AUFGABE
Übertrage den Satz „Der Künstler geschieht wie der Blitz, sein Wurf ist Ereignis.“ aus dem gezeigten Textauszug ins Englische.

GEZEIGTER TEXTAUSZUG
━━━━
Die Einsicht aber, dass wir im Grunde als Individuen gar nichts wissen über unsere eigene Entstehung, nur dass wir uns nicht ganz aus eigener Kraft geboren oder irgendwie erzeugt haben können, ist Argument gegen die Hybris eines anthropozentrischen Rationalismus. Der Künstler geschieht wie der Blitz, sein Wurf ist Ereignis. Das würde bedeuten, man könnte gerade im Freilassen des Willens, im Loslassen von selbstgewollten Zielen, in der Hingabe an das Größere, als man selbst, die Macht, die allein nicht wahrnehmbar wäre, erahnen. Freiwilliges Dienen einer Gewalt, der man angehören will, empraktisch seiner großen Sehnsucht folgend und unwiderruflich schön im Streifen derselben. Die Berührung ist gleich Ekstase, die in ihrer Unermesslichkeit jeden Ver-gleich hinter sich lässt und maßfindend an sich selbst eigene Grenzen überwindet. Was tut der Ekstatiker? Er transzendiert Grenzen, indem er sie aufbricht und sich entschieden ins Offene wendet – und damit zu sich selbst. Was dann kommt, ist das Offene und der Expraktiker, der Ekstatiker seines Daseins, stellt sich dem Unbekannten und sucht die Bekanntschaft mit ihm. Wenn er überlebt, dann hat er in das bislang Unmögliche ein Möglichkeitsfeld gebracht und einen Weg geebnet, der aufbricht, was erstarrt war und damit sei-ne Grenzsetzung bewegt. Der Künstler hat, folgt man diesem Gedanken, gerade in der freiwilligen Kontrolllosigkeit über sich doch die größtmögliche (Über-)Sicht, denn die Überschreitung der ehemaligen endzielsetzenden Grenze ermöglicht den Rückblick auf das ehemals letzte Ziel. Mit der Verschiebung einer Grenze wir das Feld des Möglichen erweitert und damit Erkenntnis durch Erinnerung ermöglicht. In der Aufgabe der Kontrolle durch Grenzüberschreitung die Sehnsucht und Erfüllungsmöglichkeit weiterer Ermächtigungsfelder. Durch Hergeben von Selbstmacht mehr Selbstherrschaft gewinnen.
━━━━
DATENZEILEN
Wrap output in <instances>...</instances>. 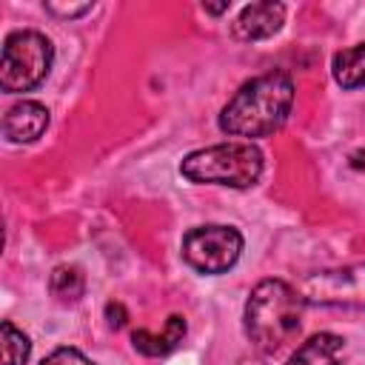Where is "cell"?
<instances>
[{
	"label": "cell",
	"mask_w": 365,
	"mask_h": 365,
	"mask_svg": "<svg viewBox=\"0 0 365 365\" xmlns=\"http://www.w3.org/2000/svg\"><path fill=\"white\" fill-rule=\"evenodd\" d=\"M51 60H54V48L46 34L31 29L9 34L0 60V88L9 94L37 88L48 77Z\"/></svg>",
	"instance_id": "277c9868"
},
{
	"label": "cell",
	"mask_w": 365,
	"mask_h": 365,
	"mask_svg": "<svg viewBox=\"0 0 365 365\" xmlns=\"http://www.w3.org/2000/svg\"><path fill=\"white\" fill-rule=\"evenodd\" d=\"M46 9L51 11V14H60V17H80V14H86V11H91L94 9V3H80V6H60V3H46Z\"/></svg>",
	"instance_id": "9a60e30c"
},
{
	"label": "cell",
	"mask_w": 365,
	"mask_h": 365,
	"mask_svg": "<svg viewBox=\"0 0 365 365\" xmlns=\"http://www.w3.org/2000/svg\"><path fill=\"white\" fill-rule=\"evenodd\" d=\"M262 151L254 143H220L182 157L180 171L191 182L251 188L262 177Z\"/></svg>",
	"instance_id": "3957f363"
},
{
	"label": "cell",
	"mask_w": 365,
	"mask_h": 365,
	"mask_svg": "<svg viewBox=\"0 0 365 365\" xmlns=\"http://www.w3.org/2000/svg\"><path fill=\"white\" fill-rule=\"evenodd\" d=\"M302 297L314 305L365 311V262L311 274L302 282Z\"/></svg>",
	"instance_id": "8992f818"
},
{
	"label": "cell",
	"mask_w": 365,
	"mask_h": 365,
	"mask_svg": "<svg viewBox=\"0 0 365 365\" xmlns=\"http://www.w3.org/2000/svg\"><path fill=\"white\" fill-rule=\"evenodd\" d=\"M48 125V108L37 100L14 103L3 117V134L9 143H34Z\"/></svg>",
	"instance_id": "ba28073f"
},
{
	"label": "cell",
	"mask_w": 365,
	"mask_h": 365,
	"mask_svg": "<svg viewBox=\"0 0 365 365\" xmlns=\"http://www.w3.org/2000/svg\"><path fill=\"white\" fill-rule=\"evenodd\" d=\"M331 71H334V80L342 88L365 86V43L354 46V48H345V51H336L334 63H331Z\"/></svg>",
	"instance_id": "8fae6325"
},
{
	"label": "cell",
	"mask_w": 365,
	"mask_h": 365,
	"mask_svg": "<svg viewBox=\"0 0 365 365\" xmlns=\"http://www.w3.org/2000/svg\"><path fill=\"white\" fill-rule=\"evenodd\" d=\"M242 254V234L231 225H200L182 237V259L200 274H225Z\"/></svg>",
	"instance_id": "5b68a950"
},
{
	"label": "cell",
	"mask_w": 365,
	"mask_h": 365,
	"mask_svg": "<svg viewBox=\"0 0 365 365\" xmlns=\"http://www.w3.org/2000/svg\"><path fill=\"white\" fill-rule=\"evenodd\" d=\"M228 6H231V3L225 0V3H217V6H211V3H205L202 9H205L208 14H222V11H228Z\"/></svg>",
	"instance_id": "ac0fdd59"
},
{
	"label": "cell",
	"mask_w": 365,
	"mask_h": 365,
	"mask_svg": "<svg viewBox=\"0 0 365 365\" xmlns=\"http://www.w3.org/2000/svg\"><path fill=\"white\" fill-rule=\"evenodd\" d=\"M48 291L66 302V305H74L80 302V297L86 294V277L77 265H57L51 271V279H48Z\"/></svg>",
	"instance_id": "7c38bea8"
},
{
	"label": "cell",
	"mask_w": 365,
	"mask_h": 365,
	"mask_svg": "<svg viewBox=\"0 0 365 365\" xmlns=\"http://www.w3.org/2000/svg\"><path fill=\"white\" fill-rule=\"evenodd\" d=\"M182 336H185V317L171 314L160 334H151V331L140 328V331L131 334V342L143 356H165L168 351H174L182 342Z\"/></svg>",
	"instance_id": "9c48e42d"
},
{
	"label": "cell",
	"mask_w": 365,
	"mask_h": 365,
	"mask_svg": "<svg viewBox=\"0 0 365 365\" xmlns=\"http://www.w3.org/2000/svg\"><path fill=\"white\" fill-rule=\"evenodd\" d=\"M351 165H354L356 171H365V148H359V151L351 154Z\"/></svg>",
	"instance_id": "e0dca14e"
},
{
	"label": "cell",
	"mask_w": 365,
	"mask_h": 365,
	"mask_svg": "<svg viewBox=\"0 0 365 365\" xmlns=\"http://www.w3.org/2000/svg\"><path fill=\"white\" fill-rule=\"evenodd\" d=\"M294 83L285 71H265L237 88L220 111V128L231 137H268L288 120Z\"/></svg>",
	"instance_id": "6da1fadb"
},
{
	"label": "cell",
	"mask_w": 365,
	"mask_h": 365,
	"mask_svg": "<svg viewBox=\"0 0 365 365\" xmlns=\"http://www.w3.org/2000/svg\"><path fill=\"white\" fill-rule=\"evenodd\" d=\"M342 348H345L342 336L322 331V334L308 336V339L291 354L288 365H339Z\"/></svg>",
	"instance_id": "30bf717a"
},
{
	"label": "cell",
	"mask_w": 365,
	"mask_h": 365,
	"mask_svg": "<svg viewBox=\"0 0 365 365\" xmlns=\"http://www.w3.org/2000/svg\"><path fill=\"white\" fill-rule=\"evenodd\" d=\"M106 319H108V328H123L125 325V319H128V314H125V308L120 305V302H108L106 305Z\"/></svg>",
	"instance_id": "2e32d148"
},
{
	"label": "cell",
	"mask_w": 365,
	"mask_h": 365,
	"mask_svg": "<svg viewBox=\"0 0 365 365\" xmlns=\"http://www.w3.org/2000/svg\"><path fill=\"white\" fill-rule=\"evenodd\" d=\"M0 345H3V365H26L31 342L20 328H14L11 322H3L0 325Z\"/></svg>",
	"instance_id": "4fadbf2b"
},
{
	"label": "cell",
	"mask_w": 365,
	"mask_h": 365,
	"mask_svg": "<svg viewBox=\"0 0 365 365\" xmlns=\"http://www.w3.org/2000/svg\"><path fill=\"white\" fill-rule=\"evenodd\" d=\"M305 311L302 291L282 279H262L245 302V334L262 354H277L299 334Z\"/></svg>",
	"instance_id": "7a4b0ae2"
},
{
	"label": "cell",
	"mask_w": 365,
	"mask_h": 365,
	"mask_svg": "<svg viewBox=\"0 0 365 365\" xmlns=\"http://www.w3.org/2000/svg\"><path fill=\"white\" fill-rule=\"evenodd\" d=\"M40 365H94V362L88 356H83L77 348H57Z\"/></svg>",
	"instance_id": "5bb4252c"
},
{
	"label": "cell",
	"mask_w": 365,
	"mask_h": 365,
	"mask_svg": "<svg viewBox=\"0 0 365 365\" xmlns=\"http://www.w3.org/2000/svg\"><path fill=\"white\" fill-rule=\"evenodd\" d=\"M282 20H285V6L282 3H274V0H262V3L245 6L240 11V17L234 20L231 31H234L237 40L254 43V40L274 37L282 29Z\"/></svg>",
	"instance_id": "52a82bcc"
}]
</instances>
━━━━
ERLEDIGTE AUFGABE
The artist happens like lightning; his throw is an event.